_EXERCISE INSTRUCTIONS_
A) Reproduce the stretch from "Why do we think" through "time understanding this." in the comment about an economic collapse below.
B) In the comment about an economic collapse below, how many years long is the boom cycle that young tech workers have been living through?

_TEXT FOR ANALYSIS_
Why do we think that in two years, we'll still have enough of a supply chain that vaccine development can continue unimpeded?People talk about a V-shaped recovery, but I think we're very close to the tipping point. This depends on the existence of expendable pocket money for the public, an existing supply chain, and stable cash flow. All of this will be gone in about two months. If we're stuck with this for two years? There will be no product to buy, nobody to buy it, and no infrastructure to build it. Home values will drop, people will default, and the whole country from NY to SF to Dubuque will look like Detroit of 2008 or worse, cities and suburbs alike, but there won't be a "not-Detroit" of investors to come and fix things this time. Most of us who are young, intelligent tech workers living through a 13-year boom cycle have a hard time understanding this.
Not looking forward to this. The lone bright spot, China (assuming they're able to keep things in check) starts hiring the brightest from around the world, and that's how this empire ends.

_SOURCE DATA_
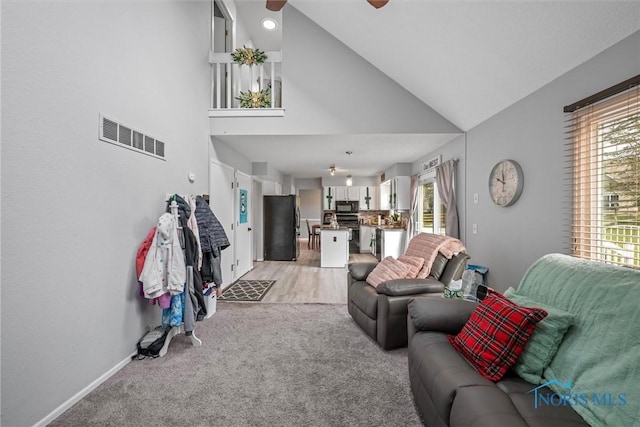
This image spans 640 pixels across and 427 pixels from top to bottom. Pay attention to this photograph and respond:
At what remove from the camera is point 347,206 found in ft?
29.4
...
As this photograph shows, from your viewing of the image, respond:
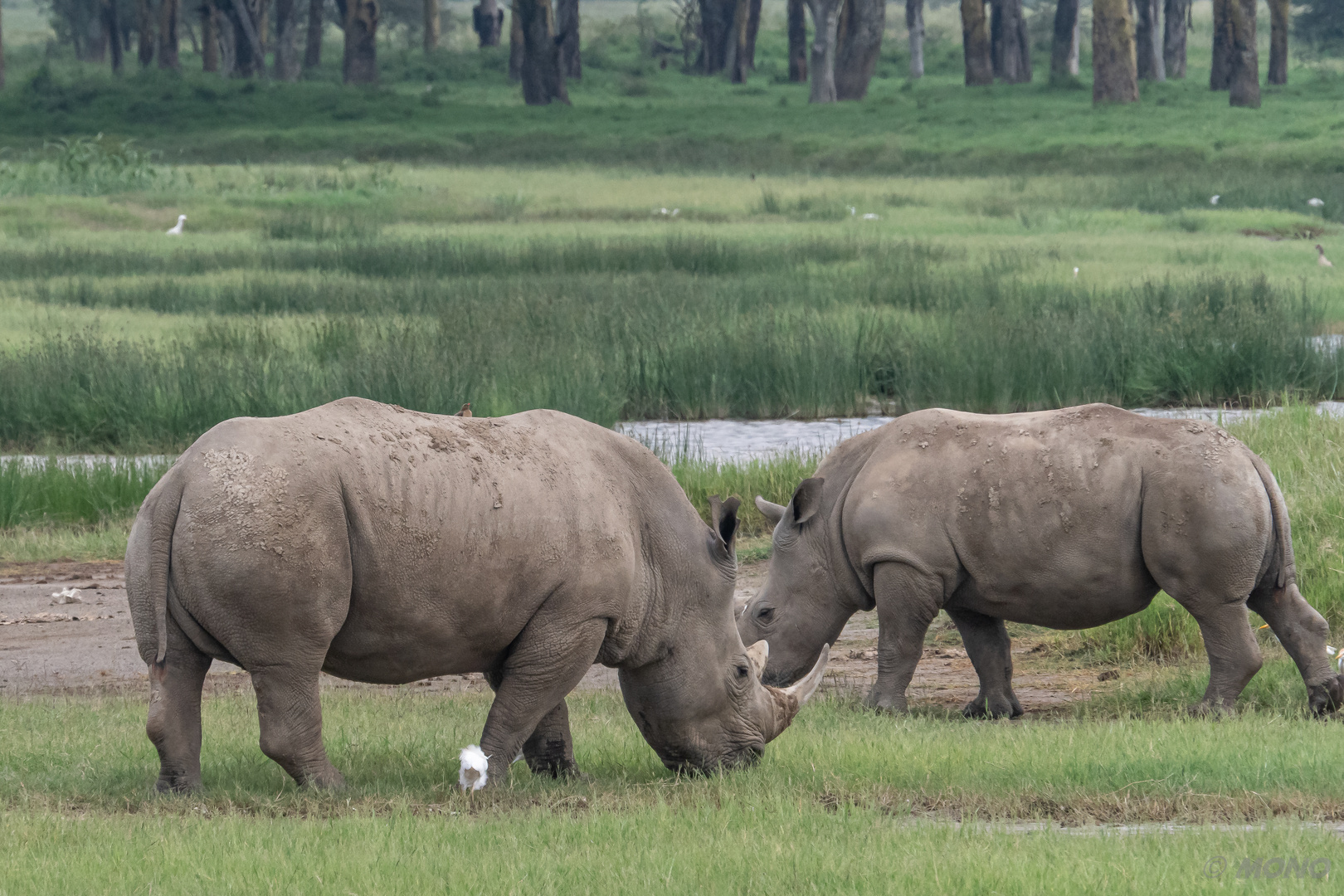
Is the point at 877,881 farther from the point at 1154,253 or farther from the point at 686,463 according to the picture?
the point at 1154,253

_EXERCISE SOLUTIONS_
A)
Why do we think that in two years, we'll still have enough of a supply chain that vaccine development can continue unimpeded?People talk about a V-shaped recovery, but I think we're very close to the tipping point. This depends on the existence of expendable pocket money for the public, an existing supply chain, and stable cash flow. All of this will be gone in about two months. If we're stuck with this for two years? There will be no product to buy, nobody to buy it, and no infrastructure to build it. Home values will drop, people will default, and the whole country from NY to SF to Dubuque will look like Detroit of 2008 or worse, cities and suburbs alike, but there won't be a "not-Detroit" of investors to come and fix things this time. Most of us who are young, intelligent tech workers living through a 13-year boom cycle have a hard time understanding this.

B) 13 years.